Otro patrón habitual en estas personas es el de la represión de sus emociones. En su infancia, aprendieron que la expresión espontánea de sus estados de ánimo no estaba bien vista, llegando, incluso, en ocasiones, a ser recibida con golpes o palizas.

Vemos, pues, que son personas ancladas en su trauma que reviven constantemente los miedos de su infancia y los maltratos que sufrieron. En lugar de disfrutar su vida, se encuentran dentro de un bucle insano del que les resulta muy difícil salir.

El caso de Marcos

Por desgracia, como dije al principio, muchas de las personas que acuden a terapia han sufrido distintos tipos de violencias en sus infancias y están gravemente afectadas por ello.

El caso de Marcos ejemplifica los dramáticos efectos a largo plazo de este apego desorganizado. Con una madre irascible que montaba en cólera cuando sus hijos se salían de la estricta línea educativa que ella marcaba en casa y un padre alcohólico que reaccionaba de forma violenta cuando no le dejaban descansar su borrachera, Marcos y sus hermanos vivían permanentemente bajo un régimen de terror.

Tanto en su vida personal, como en la laboral, Marcos sentía que todo el mundo se aprovechaba de él. El joven se mostraba incapaz de protestar o de poner freno a situaciones claramente abusivas. Ante estas, prefería callarse para que los demás estuvieran contentos y no se enfadaran con él.

Además, a Marcos le horrorizaba discutir y prefería ceder en lo que fuera necesario antes que pelearse con alguien.

Conectar con uno mismo para sanar

Estos casos suelen requerir tiempo y paciencia para sanar porque resulta imprescindible que la persona asimile (y asuma) las experiencias y los maltratos recibidos y, también, que comprenda que ni papá, ni mamá, van a cambiar para convertirse en los padres amorosos que necesitó en su infancia.
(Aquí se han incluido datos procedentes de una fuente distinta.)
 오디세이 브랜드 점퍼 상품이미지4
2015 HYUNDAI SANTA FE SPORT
La ayuda para salir del pozo, no va a venir de los padres, sino de la persona misma. La sanación se centrará en conectar con la auténtica esencia de uno mismo. La sanación no depende de nadie externo, sino que debe surgir del interior. A veces se hace necesario empezar casi desde cero a reconstruir la propia personalidad.

Tras el profundo trabajo realizado, por fin, esta será mucho más sana y auténtica. Dejar atrás el pasado y los patrones que nos dieron seguridad es un proceso que cuesta trabajo, es un duelo que hay que atravesar, pero cuando personas como Marcos consiguen liberarse y conectar consigo mismos, comprobamos que el esfuerzo merece la pena.